Ивонна с маленьким серебряным подносом стояла около кровати. На подносе стоял стакан воды и черно-белая коробочка с белым пакетиком.
— Дай мне два, — приказала герцогиня, протягивая руку за водой.
— Вы ведь знаете, ваша светлость, доктор говорит… — начала Ивонна, но герцогиня резко оборвала ее.
— Не имеет значения, что говорит доктор! Когда у меня такие бурные, как вчера, ночи, и когда моя единственная племянница приезжает и сообщает, что моя сестра умерла, мне нужно что-то принять. Принеси мне бренди и содовой. Я больше не хочу кофе. Одна мысль о нем вызывает у меня тошноту.
— Хорошо, ваша светлость, — сдержанно проговорила Ивонна, что яснее всяких слов выражало ее неодобрение.
— И побыстрее, — приказала герцогиня. — Я не собираюсь ждать весь день. Мне хочется выпить сейчас.
— Сию минуту, ваша светлость, — ответила Ивонна, метнувшись через комнату.
— Двадцать! — повторила герцогиня, глядя на Гардению. — Не может быть. Это невозможно.
— Никуда не денешься, люди становятся старше, тетя Лили, — сказала Гардения.
Тетушка положила руку на лоб.
— Увы, это бесспорно, — проговорила она. — Боже! Какой же старой я себя чувствую!
— Мне не хотелось беспокоить вас вчера вечером, — извиняющимся тоном сказала Гардения, — но мне казалось, будет бестактным, если я лягу спать, не сообщив вам о своем приезде.
— Ты сделала все правильно, — одобрила ее герцогиня. — У меня не было возможности уделить тебе внимание. Кроме того, я не думаю, что в твоем платье можно появиться на приеме.
Перед мысленным взором Гардении появилась циничная ухмылка лорда Харткорта.
— Конечно, — робко пробормотала она. — Боюсь, я была одета не для вечера.
— Хотя, конечно, ты в трауре, — сказала тетушка, — но прости меня, это платье на тебе такое старомодное.
— Оно мамино, — объяснила Гардения, — и это все, что у меня есть.
— Ну, мне кажется, это роли не играет, — слабо проговорила герцогиня. — Ты ведь не собираешься оставаться, не так ли?

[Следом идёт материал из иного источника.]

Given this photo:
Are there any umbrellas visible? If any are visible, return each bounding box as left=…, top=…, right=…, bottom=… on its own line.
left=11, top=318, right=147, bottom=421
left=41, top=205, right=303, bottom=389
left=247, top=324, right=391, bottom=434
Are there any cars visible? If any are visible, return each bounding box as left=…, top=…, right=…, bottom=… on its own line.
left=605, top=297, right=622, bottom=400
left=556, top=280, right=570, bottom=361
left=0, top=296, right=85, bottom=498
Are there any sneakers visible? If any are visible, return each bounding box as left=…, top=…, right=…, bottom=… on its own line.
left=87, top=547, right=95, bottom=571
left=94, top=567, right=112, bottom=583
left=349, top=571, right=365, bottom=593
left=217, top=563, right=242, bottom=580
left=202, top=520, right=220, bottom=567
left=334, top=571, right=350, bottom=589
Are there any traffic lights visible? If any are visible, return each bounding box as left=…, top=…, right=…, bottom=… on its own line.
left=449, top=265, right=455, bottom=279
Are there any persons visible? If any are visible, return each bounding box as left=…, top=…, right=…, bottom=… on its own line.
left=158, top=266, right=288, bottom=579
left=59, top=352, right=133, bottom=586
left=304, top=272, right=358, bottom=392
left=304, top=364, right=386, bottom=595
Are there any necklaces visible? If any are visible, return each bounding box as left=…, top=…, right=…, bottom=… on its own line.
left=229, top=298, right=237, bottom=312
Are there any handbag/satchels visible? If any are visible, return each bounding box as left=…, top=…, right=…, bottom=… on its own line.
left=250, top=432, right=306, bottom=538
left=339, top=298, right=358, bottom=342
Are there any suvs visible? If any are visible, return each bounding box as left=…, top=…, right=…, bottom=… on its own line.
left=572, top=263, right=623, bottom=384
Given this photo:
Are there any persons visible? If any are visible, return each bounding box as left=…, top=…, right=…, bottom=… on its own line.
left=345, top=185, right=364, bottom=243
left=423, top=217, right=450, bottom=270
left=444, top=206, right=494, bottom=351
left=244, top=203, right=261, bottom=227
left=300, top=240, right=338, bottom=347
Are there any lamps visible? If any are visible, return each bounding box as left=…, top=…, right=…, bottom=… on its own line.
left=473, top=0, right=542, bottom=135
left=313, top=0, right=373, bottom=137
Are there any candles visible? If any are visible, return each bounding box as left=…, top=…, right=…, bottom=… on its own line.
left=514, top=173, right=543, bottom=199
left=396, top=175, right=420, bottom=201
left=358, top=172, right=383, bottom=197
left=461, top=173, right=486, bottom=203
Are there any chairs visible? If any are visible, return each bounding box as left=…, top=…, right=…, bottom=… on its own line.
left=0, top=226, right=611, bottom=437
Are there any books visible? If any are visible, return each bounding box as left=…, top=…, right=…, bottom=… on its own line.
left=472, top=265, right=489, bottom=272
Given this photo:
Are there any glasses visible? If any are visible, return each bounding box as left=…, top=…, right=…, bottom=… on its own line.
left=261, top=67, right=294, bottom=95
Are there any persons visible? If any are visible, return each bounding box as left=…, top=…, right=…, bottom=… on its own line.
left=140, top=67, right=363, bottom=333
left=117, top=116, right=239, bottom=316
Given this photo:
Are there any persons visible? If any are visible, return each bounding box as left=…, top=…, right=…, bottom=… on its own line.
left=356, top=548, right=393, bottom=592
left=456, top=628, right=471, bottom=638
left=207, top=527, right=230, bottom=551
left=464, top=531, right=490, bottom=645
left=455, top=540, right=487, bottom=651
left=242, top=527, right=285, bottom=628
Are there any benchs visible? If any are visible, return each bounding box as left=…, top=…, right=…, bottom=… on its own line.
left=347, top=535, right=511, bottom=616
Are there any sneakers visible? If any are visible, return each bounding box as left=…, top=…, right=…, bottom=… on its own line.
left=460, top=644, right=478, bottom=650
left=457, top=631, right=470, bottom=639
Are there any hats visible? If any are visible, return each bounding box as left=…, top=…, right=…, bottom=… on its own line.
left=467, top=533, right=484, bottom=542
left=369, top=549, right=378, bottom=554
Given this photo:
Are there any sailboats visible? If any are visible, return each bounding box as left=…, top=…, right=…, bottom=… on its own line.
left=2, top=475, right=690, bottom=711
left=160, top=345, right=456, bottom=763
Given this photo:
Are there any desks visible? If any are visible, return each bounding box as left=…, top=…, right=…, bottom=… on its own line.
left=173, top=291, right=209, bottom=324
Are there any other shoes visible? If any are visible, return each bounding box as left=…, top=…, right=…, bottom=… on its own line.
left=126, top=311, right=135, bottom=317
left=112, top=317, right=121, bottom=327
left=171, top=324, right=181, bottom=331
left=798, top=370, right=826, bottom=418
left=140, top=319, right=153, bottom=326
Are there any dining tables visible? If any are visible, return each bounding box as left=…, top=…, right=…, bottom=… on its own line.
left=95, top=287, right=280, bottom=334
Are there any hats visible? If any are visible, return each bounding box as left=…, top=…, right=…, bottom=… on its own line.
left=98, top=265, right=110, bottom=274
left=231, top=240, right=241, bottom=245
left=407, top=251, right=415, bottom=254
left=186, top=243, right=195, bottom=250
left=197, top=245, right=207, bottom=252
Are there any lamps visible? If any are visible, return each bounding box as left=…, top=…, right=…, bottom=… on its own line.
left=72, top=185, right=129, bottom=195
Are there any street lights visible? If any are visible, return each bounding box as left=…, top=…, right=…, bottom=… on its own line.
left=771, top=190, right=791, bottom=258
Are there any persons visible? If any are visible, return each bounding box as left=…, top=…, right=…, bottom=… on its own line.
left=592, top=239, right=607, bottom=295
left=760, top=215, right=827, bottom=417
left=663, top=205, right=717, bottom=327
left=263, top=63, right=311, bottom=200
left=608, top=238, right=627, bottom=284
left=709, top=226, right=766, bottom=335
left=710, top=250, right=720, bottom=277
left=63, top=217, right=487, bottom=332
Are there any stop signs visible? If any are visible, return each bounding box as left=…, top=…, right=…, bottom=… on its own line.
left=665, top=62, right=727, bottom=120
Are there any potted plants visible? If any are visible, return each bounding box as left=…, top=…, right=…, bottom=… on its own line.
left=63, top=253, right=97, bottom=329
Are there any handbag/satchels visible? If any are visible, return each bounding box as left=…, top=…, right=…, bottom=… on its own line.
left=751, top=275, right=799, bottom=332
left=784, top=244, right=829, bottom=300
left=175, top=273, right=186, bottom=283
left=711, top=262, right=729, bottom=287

На мгновение воцарилась тишина, на мгновение, в течение которого обе женщины пристально смотрели друг на друга. Наконец с дрожью в голосе Гардения произнесла:
— Тетя Лили, но я не знаю, что делать. Мне больше некуда, совсем некуда идти!
Глава 3
Герцогиня рухнула на подушки. Очевидно, порошок подействовал, и она выглядела менее изможденной.
— Думаю, тебе лучше рассказать все с самого начала, — сказала она. — Что же произошло?